Jobless numbers came in last month showing increases at a 20-year high, but Republicans, true to form, are blocking a bill that offers a 13-week extension of benefits for states with unemployment rates over 6%. At issue: $11.7 billion in benefits for some 3.2 million unemployed workers, according to the Congressional Budget Office. That's a whopping $3656.25 per beneficiary.
The GOP complaint? They view the Democratic plan as a giveaway. A spending spree for people who don't deserve it.
Democrats are likely to respond by demonstrating some of the irony of this newfound Republican parsimony, by attaching the unemployment extension to the $150 billion-plus Iraq emergency supplemental expected on the floor in the coming days.
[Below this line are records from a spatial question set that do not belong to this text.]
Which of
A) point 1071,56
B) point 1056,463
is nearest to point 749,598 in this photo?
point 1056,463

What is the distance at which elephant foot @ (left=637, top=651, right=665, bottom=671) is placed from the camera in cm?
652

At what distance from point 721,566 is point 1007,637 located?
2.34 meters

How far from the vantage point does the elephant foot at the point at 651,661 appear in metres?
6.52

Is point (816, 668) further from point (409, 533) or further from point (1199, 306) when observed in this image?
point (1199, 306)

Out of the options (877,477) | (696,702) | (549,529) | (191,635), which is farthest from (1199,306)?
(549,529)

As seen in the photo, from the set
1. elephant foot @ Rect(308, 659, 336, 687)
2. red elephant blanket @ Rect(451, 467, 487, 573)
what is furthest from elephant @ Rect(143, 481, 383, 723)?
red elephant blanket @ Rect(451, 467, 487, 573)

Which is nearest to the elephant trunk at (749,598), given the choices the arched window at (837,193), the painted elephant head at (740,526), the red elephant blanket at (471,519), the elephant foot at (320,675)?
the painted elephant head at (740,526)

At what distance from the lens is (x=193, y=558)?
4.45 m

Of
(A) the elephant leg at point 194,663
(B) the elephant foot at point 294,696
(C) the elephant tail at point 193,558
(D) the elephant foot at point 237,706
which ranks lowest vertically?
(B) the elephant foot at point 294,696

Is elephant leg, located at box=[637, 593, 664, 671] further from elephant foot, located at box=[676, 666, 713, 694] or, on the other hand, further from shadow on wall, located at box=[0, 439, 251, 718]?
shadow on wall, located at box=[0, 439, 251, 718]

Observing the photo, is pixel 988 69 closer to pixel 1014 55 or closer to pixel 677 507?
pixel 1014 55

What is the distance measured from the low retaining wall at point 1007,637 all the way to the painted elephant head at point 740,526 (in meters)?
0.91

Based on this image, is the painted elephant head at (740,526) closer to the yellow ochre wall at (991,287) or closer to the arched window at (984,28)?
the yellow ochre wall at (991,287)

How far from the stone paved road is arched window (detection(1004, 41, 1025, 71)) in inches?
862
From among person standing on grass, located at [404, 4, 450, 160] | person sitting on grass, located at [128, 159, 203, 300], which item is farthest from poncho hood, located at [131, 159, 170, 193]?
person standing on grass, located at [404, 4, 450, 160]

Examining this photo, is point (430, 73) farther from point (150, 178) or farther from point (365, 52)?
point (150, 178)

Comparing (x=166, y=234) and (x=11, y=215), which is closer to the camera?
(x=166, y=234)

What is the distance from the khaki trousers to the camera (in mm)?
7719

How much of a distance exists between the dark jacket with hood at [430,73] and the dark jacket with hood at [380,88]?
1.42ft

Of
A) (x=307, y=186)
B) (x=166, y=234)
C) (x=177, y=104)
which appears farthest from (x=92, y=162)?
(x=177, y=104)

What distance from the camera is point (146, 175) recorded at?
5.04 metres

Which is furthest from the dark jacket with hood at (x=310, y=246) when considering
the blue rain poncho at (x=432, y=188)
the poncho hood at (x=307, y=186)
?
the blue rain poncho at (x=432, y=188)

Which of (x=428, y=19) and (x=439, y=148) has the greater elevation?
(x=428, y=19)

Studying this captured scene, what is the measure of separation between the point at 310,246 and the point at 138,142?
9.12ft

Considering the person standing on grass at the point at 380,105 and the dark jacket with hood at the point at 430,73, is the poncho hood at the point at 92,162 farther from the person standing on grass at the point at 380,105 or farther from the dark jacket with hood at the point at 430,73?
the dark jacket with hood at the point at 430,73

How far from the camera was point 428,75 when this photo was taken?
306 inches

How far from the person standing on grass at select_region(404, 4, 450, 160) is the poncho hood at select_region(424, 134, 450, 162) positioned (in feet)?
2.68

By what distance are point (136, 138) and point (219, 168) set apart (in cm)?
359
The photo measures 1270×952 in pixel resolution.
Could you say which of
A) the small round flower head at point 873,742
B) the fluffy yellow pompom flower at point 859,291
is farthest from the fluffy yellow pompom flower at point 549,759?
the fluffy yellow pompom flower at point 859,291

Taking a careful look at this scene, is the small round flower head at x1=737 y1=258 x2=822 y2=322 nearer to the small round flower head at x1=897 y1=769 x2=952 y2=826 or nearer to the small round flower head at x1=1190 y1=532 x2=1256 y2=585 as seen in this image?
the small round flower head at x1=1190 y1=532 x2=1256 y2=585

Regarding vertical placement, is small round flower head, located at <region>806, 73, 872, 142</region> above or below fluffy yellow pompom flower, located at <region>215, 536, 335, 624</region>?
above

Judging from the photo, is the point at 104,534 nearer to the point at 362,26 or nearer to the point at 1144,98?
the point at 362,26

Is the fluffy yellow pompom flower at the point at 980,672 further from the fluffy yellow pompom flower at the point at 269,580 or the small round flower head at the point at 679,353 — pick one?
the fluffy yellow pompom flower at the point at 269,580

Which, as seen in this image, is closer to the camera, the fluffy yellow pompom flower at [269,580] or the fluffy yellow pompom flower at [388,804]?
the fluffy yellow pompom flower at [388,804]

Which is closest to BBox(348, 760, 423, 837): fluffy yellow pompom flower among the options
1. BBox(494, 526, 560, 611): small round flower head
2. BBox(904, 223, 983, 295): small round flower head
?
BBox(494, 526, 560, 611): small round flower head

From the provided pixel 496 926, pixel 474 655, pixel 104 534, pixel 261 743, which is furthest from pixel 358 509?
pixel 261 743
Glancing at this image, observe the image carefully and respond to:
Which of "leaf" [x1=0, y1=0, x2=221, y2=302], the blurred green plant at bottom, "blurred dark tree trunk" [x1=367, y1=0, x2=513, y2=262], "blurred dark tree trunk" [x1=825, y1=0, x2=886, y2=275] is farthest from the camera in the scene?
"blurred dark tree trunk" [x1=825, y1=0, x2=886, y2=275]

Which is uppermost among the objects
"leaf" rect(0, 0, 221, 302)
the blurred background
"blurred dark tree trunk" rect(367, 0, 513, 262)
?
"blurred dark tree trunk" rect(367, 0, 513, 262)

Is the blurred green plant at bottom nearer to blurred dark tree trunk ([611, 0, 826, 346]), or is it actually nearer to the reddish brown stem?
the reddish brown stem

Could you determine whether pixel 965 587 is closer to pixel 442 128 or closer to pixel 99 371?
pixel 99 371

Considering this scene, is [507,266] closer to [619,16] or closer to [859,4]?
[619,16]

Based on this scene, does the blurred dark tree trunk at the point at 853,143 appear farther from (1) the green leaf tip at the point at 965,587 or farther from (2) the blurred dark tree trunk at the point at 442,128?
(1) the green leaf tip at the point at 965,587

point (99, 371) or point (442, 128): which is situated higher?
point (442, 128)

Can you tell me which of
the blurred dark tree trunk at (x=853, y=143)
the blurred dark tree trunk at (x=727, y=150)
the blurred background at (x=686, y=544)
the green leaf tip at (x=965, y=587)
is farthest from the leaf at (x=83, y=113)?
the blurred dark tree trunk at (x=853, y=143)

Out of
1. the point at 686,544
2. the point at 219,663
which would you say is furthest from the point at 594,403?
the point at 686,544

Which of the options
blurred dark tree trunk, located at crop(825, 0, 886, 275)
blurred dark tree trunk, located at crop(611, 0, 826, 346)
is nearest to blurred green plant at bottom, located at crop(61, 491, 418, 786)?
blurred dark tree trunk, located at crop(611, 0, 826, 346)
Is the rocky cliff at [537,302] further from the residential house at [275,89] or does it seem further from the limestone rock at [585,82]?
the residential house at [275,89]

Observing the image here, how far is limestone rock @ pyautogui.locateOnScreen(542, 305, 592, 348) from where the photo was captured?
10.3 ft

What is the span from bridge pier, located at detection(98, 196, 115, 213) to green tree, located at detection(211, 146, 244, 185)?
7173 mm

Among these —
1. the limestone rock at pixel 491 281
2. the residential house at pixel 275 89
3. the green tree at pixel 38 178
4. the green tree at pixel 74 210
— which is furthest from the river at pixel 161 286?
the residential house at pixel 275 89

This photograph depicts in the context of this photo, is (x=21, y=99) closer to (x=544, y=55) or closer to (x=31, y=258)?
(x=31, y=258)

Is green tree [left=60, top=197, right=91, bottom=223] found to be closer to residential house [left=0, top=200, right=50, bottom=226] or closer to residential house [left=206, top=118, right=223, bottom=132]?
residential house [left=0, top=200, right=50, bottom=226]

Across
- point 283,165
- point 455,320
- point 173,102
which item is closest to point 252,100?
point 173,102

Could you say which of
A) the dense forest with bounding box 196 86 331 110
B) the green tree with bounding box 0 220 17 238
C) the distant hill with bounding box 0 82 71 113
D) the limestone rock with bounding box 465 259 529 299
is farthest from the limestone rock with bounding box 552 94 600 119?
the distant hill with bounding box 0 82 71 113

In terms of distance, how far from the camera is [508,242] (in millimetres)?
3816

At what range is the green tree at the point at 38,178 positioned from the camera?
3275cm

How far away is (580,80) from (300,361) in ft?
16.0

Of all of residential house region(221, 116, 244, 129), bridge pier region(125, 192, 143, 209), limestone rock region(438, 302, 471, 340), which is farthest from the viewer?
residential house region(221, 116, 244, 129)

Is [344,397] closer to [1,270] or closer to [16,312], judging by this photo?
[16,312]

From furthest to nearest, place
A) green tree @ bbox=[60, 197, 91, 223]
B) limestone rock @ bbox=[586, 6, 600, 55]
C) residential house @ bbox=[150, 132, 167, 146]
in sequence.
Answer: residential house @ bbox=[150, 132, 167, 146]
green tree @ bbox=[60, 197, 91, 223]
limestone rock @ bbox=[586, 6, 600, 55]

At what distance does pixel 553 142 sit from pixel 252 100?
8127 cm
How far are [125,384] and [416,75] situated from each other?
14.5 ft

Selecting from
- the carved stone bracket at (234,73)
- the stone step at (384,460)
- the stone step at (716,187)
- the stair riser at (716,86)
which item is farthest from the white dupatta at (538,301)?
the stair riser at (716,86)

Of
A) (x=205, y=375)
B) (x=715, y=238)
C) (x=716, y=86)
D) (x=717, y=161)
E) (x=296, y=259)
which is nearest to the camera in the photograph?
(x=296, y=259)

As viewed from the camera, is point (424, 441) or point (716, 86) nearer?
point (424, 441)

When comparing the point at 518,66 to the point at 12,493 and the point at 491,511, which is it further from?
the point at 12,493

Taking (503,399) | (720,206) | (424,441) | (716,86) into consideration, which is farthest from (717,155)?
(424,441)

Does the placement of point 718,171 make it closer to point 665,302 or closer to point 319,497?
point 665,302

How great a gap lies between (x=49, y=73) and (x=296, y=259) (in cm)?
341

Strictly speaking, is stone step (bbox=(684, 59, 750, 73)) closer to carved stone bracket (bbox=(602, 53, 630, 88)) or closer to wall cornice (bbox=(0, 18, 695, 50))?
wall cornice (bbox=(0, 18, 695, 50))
Should be an interesting showdown, though perhaps we've already seen this movie. The president will have his pick of out-of-touch reasons for vetoing even the Iraq funding bill. He's already said he'd veto a free-standing unemployment bill, and the Iraq appropriations too, if they didn't meet his specifications -- i.e., no withdrawal language and a cap of $108 billion. (Seems a bit ridiculous to use the words "cap" and "one hundred eight billion dollars" in the same sentence, but there it is.)